Menurut Entmen dalam Muhammad Qodari, framing dalam berita
dilakukan dengan empat cara, yakni: pertama, pada identifikasi masalah (problem
identification), yaitu peristiwa dilihat sebagai apa dan dengan nilai
positif atau negatif apa; kedua, pada identifikasi penyebab masalah (causal
interpretation), yaitu siapa yang dianggap penyebab masalah; ketiga,
pada evaluasi moral (moral evaluation), yaitu penilaian atas penyebab
masalah; dan keempat, saran penanggulangan masalah (traetment
recommendation), yaitu menawarkan suatu cara penanganan masalah dan kadang
kala memprediksikan hasilnya (Sobur,
2004: 172-173).
Abrar dalam Sobur
menyebutkan, pada umumnya terdapat empat teknik mem-framing berita yang
dipakai wartawan, yaitu: (1) Cognitive dissonance (ketidaksesuaian sikap
dan perilaku); (2) empati (membentuk "pribadi khayal"); (3) Packing
(daya tarik yang melahirkan ketidakberdayaan); (4) Asosiasi (menggabungkan
kondisi, kebijakan, dan objek yang sedang aktual dengan fokus berita).
Jika, misalnya, seorang wartawan ingin mem-framing
berita tentang kekerasan terhadap perempuan dengan berempati pada korban, tidak
berarti ia mesti melupakan kaidah jurnalistik yang paling elementer, seperti
nilai berita, layak berita, dan bias berita. Artinya, mereka harus tetap
mematuhi dan menjunjung tinggi semua kaidah itu secara seksama. Setelah tahapan
itu dilalui, barulah ia melakukan framing terhadap berita.
Sekurangnya, ada tiga bagian berita yang menjadi fokus
objek framing seorang wartawan, yakni: judul berita, fokus berita, dan
penutup berita. Judul berita di-framing dengan menggunakan teknik
empati, yaitu menciptakan "pribadi khayal" dalam diri khalayak,
sementara khalayak diangankan menempatkan diri mereka seperti korban kekerasan
atau keluarga dari korban kekerasan, sehingga mereka bisa merasakan kepedihan
luar biasa.
Kemudian, fokus berita di-framing dengan
menggunakan teknik asosiasi, yaitu menggabungkan kebijakan aktual dengan fokus
berita. Kebijakan dimaksud adalah penghormatan terhadap perempuan. Dengan
menggabungkan kebijakan tersebut dalam fokus berita, khalayak akan memperoleh
kesadaran bahwa masih ada kekerasan terhadap perempuan, sekalipun usaha untuk
menguranginya sudah dilakukan oleh berbagai kalangan. Kesadaran ini diharapkan
bisa memicu khalayak untuk ikut berperan serta dalam mengurangi kekerasan
terhadap perempuan. Untuk itu, wartawan perlu mengetahui secara persis kondisi
riil pencegahan kekerasan terhadap perempuan.

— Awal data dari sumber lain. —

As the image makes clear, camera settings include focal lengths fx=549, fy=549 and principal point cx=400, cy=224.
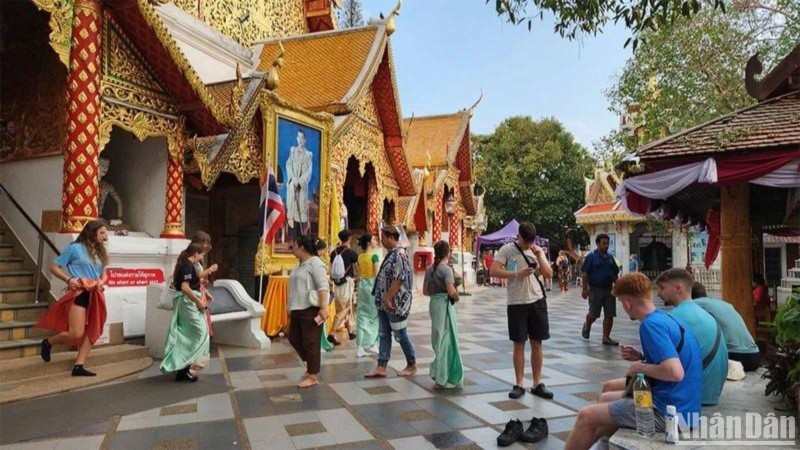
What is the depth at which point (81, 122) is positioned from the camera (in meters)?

Selanjutnya, penutup berita di-framing dengan
menggunakan teknik packing, yaitu menjadikan khalayak tidak berdaya
untuk menolak ajakan yang dikandung berita. Apa pun inti ajakan, khalayak
menerima sepenuhnya. Sebab mereka tidak berdaya sama sekali untuk membantah
kebenaran yang direkonstruksikan berita (Sobur, 2004: 173-174).
DAFTAR PUSTAKA
Eriyanto, Analisis
Framing Konstruksi, Ideologi, dan Politik Media, 2004, Yogyakarta: LKis.
Sobur, Alex, Analisis
Teks Media Suatu Pengantar untuk Analisis Wacana, Analisis Semiotik, dan
Analisis Framing, 2004, Bandung: Remaja Rosdakarya.